• **Extract**:
____________

Hydrogen sulfide (H₂S) and CH₄ contents versus drilling hole depth in Xinjiang Xishan Coal Mine (Deng et al., 2018).

Figure 8.

Hydrogen sulfide (H₂S) content versus CO content in the drilling hole of the Xinjiang Xishan Coal Mine (Data from (Deng et al., 2018)).

Generally, CH₄ in water has a form of a water-soluble gas with quite stable properties. When water is abundant in SRB, the latter can use CH₄ in water as a sulfate for reductive dissolution of a hydrogen donor, producing H₂S under dissimilation and promoting the reaction between CO₂ in water and soluble Ca²⁺ ions to form calcium carbonate crystals. BSR reaction is a kind of exothermic reaction. High temperature can suppress the forward reaction; therefore, the decline in water temperature is favorable for the production of H₂S, and simultaneously more CH₄ can be consumed (Song et al., 2017). Consider a particular case: the southern margin of the Junggar Basin contained coal with a great amount of carbonate, sulfate, and abundant organic matter. The No. 4 spring showed declining temperature year by year, leading to constant consumption of CH₄ and increasing H₂S and CO₂ contents. Moreover, the content of positive Ca²⁺ ions in confined water at deep coal mines dropped, and burn-in regional coal rocks mostly occurred in the shallow part. A limited amount of H₂S was produced under TDS and TSR. These hydrochemical characteristics strongly indicated that active BSR action was the principal cause of the anomaly concentration of water-soluble H₂S in this region (Deng et al., 2018).

____________

• **Information supplied**:
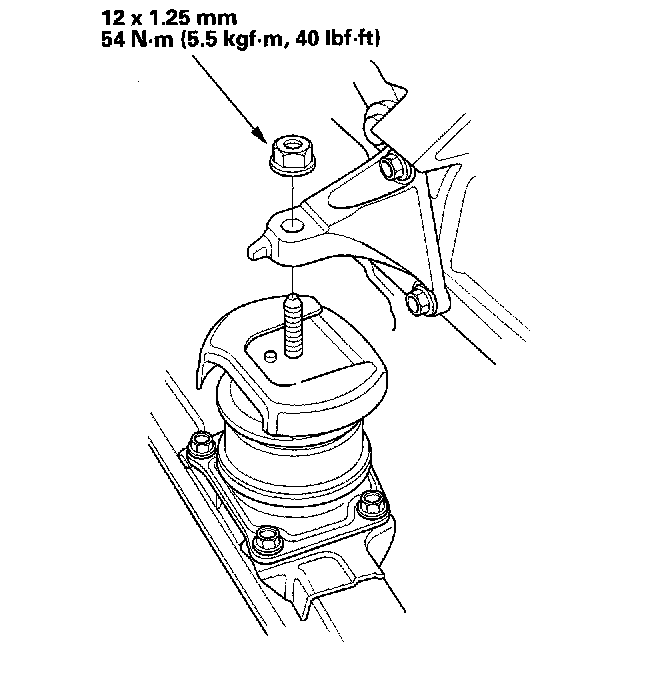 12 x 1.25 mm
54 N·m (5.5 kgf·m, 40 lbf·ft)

____________

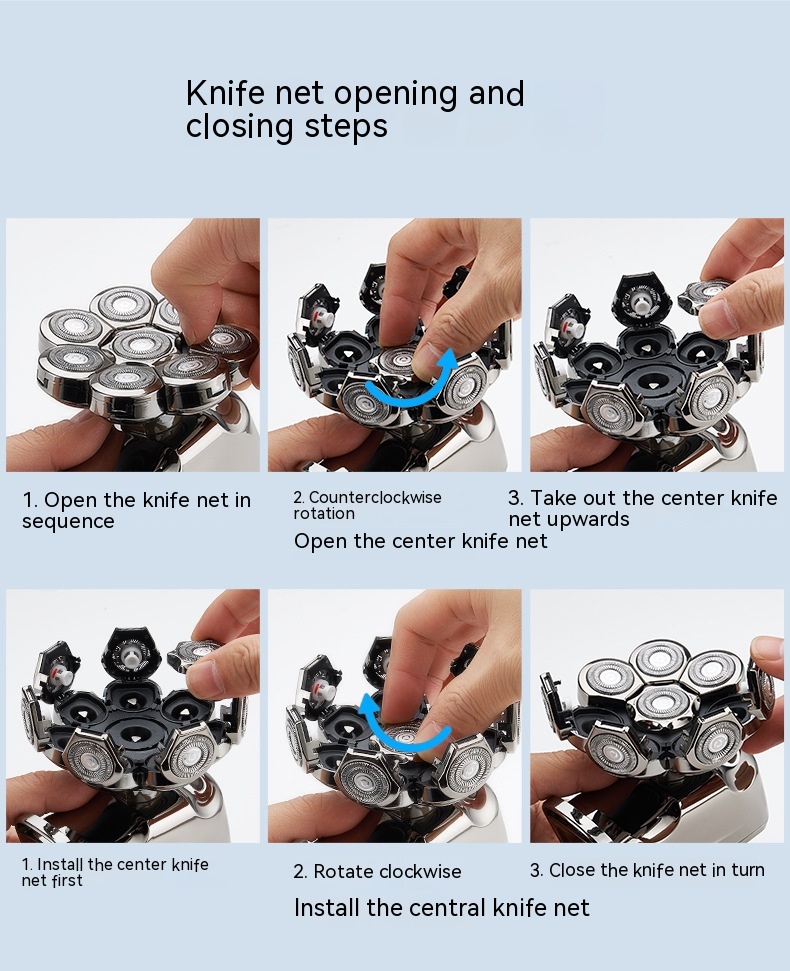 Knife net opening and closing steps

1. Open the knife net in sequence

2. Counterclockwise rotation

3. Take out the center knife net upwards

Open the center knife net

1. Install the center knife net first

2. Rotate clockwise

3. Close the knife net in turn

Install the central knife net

____________

• **Required actions**:
1. In the hydrogen sulfide passage, why does a drop in water temperature favor the production of H₂S? Answer in one to three sentences.
2. Edit the hydrogen sulfide passage from the words "Hydrogen sulfide (H₂S) and" through "et al., 2018)).", replacing "drilling hole" with "borehole".
3. According to the hydrogen sulfide passage, how did the temperature of the No. 4 spring change over time?

• **Answers to the tasks**:
1. BSR is an exothermic reaction, and high temperature suppresses its forward reaction. A decline in water temperature therefore favors H₂S production, and more CH₄ is consumed at the same time.

2.
Hydrogen sulfide (H₂S) and CH₄ contents versus borehole depth in Xinjiang Xishan Coal Mine (Deng et al., 2018).

Figure 8.

Hydrogen sulfide (H₂S) content versus CO content in the borehole of the Xinjiang Xishan Coal Mine (Data from (Deng et al., 2018)).

3. It declined year by year.